2001 UNION THEOLOGICAL SEMINARY MASTERS THESIS

I have been and still am greatly concerned with ethics and ethical practice. Given the milieu I surrounded myself with, seminary, my first inquires related to social, economic, and political practices that I feel go against the basic tenets of our (American, Christian) ideological foundation. I chose several religious philosophers who I engaged (one per) in a discussion about the ethics of 1) America built on the backs of slave labor, 2) capital punishment, 3) the continued prejudice against African Americans, 4) NAFTA and the ills it has allowed American companies against Mexico and the Mexican peoples. These are some of the visuals created for my masters thesis:

 

Rooted in the scriptural tradition of the Ancient Near East and fortified by slavery practices of Hellenistic culture, the enslavement of others played a crucial role in the blossoming Western economy beginning in the European monarchies and continuing in the new land. Howard Zinn estimates that 50 million Africans were enslaved and/or murdered in the service of building a Western European and American “civilized” economy.

 

Allen Lee Davis, July 8, 1999, Florida. Davis was the first inmate to be executed in Florida’s new electric chair. When hit with 2,300 volts of electricity, blood poured from Davis’ nose and mouth. Witnesses heard muffled screams from the death chamber. Blood poured onto the collar of Davis' white shirt and oozed onto his chest. By the time he was pronounced dead, the stain on Davis’ chest had grown to the size of a dinner plate and seeped through buckle holes on the leather chest strap holding him to the chair. Florida was roundly criticized for the bloodly executiion.

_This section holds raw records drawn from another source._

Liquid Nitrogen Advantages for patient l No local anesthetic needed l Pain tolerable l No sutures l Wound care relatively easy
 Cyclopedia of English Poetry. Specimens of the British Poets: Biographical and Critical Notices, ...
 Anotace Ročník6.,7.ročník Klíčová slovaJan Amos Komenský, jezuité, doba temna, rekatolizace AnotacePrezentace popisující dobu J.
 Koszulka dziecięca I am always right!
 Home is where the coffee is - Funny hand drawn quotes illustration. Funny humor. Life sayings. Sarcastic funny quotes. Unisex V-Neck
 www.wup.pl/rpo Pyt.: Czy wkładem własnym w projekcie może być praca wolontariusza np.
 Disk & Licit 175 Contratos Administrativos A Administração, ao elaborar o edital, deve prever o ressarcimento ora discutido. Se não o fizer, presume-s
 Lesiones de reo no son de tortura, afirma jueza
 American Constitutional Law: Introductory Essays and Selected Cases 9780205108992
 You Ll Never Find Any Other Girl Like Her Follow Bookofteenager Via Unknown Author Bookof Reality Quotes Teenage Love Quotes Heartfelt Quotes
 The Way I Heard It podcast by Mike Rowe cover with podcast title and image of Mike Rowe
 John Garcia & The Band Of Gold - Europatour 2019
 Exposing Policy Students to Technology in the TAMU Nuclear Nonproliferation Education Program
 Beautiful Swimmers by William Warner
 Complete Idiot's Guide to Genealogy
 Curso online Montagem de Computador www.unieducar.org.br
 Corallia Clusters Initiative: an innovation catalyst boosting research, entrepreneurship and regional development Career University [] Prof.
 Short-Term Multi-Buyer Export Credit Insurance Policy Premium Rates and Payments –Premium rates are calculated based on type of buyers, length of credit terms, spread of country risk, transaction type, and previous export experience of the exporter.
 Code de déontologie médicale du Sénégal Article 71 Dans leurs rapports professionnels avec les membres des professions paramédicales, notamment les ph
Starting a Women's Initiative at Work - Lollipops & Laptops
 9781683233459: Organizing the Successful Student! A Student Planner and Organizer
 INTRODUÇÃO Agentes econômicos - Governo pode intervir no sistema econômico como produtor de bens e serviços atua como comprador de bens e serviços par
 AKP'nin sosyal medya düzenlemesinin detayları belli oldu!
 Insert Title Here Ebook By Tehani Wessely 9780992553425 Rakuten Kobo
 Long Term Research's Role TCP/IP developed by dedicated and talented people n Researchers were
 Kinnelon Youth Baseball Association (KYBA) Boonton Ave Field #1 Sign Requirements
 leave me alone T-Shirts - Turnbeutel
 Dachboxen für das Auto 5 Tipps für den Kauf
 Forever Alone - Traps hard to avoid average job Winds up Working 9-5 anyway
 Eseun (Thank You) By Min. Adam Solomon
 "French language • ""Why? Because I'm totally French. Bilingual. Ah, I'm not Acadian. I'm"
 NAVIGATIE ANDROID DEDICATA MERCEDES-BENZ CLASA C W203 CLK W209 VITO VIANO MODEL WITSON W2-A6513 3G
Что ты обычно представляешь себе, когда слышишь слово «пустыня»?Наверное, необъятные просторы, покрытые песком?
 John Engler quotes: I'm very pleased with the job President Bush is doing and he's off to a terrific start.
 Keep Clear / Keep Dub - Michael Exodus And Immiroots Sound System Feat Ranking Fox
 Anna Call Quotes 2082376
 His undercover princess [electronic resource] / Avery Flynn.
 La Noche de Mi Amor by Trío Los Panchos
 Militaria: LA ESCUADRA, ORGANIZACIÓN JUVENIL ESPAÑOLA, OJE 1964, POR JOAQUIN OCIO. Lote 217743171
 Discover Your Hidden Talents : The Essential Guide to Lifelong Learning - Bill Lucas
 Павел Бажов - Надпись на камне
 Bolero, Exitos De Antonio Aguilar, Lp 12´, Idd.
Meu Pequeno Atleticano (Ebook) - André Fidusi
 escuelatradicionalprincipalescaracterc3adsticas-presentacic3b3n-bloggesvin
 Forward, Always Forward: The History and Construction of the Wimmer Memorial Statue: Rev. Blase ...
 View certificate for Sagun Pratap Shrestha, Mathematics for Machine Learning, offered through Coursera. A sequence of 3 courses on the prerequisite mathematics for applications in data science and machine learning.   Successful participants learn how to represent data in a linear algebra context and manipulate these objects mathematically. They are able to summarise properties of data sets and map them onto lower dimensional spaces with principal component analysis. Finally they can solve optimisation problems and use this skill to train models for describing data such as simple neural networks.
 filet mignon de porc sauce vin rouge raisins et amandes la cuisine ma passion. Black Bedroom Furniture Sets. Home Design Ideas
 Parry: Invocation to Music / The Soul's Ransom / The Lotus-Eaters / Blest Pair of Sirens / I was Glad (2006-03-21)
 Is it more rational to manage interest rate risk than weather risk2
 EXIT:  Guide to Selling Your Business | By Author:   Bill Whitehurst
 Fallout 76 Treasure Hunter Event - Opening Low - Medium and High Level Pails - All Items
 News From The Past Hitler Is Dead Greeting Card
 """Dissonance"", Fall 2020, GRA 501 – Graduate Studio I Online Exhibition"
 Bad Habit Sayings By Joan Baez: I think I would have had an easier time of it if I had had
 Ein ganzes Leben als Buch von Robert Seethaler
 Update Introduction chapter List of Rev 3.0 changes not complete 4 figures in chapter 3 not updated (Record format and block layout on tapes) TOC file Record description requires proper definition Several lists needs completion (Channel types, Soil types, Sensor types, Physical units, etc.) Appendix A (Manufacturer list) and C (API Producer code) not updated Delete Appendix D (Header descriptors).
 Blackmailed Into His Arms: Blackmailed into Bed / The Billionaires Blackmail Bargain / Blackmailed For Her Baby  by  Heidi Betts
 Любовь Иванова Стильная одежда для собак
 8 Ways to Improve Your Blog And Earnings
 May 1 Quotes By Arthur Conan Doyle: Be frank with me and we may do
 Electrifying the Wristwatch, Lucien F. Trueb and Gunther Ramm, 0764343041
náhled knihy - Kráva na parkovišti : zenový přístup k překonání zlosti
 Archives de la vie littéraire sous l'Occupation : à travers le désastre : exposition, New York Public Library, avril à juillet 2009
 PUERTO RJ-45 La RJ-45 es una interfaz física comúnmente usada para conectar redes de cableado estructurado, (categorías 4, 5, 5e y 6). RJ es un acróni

Though laws were passed in the late 1700’s giving African Americans the right to vote, most African Americans were deterred by White force from ever exercising that right. It wasn’t until 1968 that 60 percent of the African American population was registered to vote, the same percentage as White voters. Still, in 2000, as I was writing this paper, the right to vote was denied to many African Americans. The right to vote is the right of all U.S. citizens, thus the inability to vote denies African Americans the status of citizenship. Mob lynchings of African Americans have been going on for centuries in America. The last pictured here was in 1960. However, as i was finalizing this presentation, in the fall of 2000, a mob lynching of an African American teenager occured because he and a white girl were dating. The couple worked together at a MacDonalds. Both were seventeen years old.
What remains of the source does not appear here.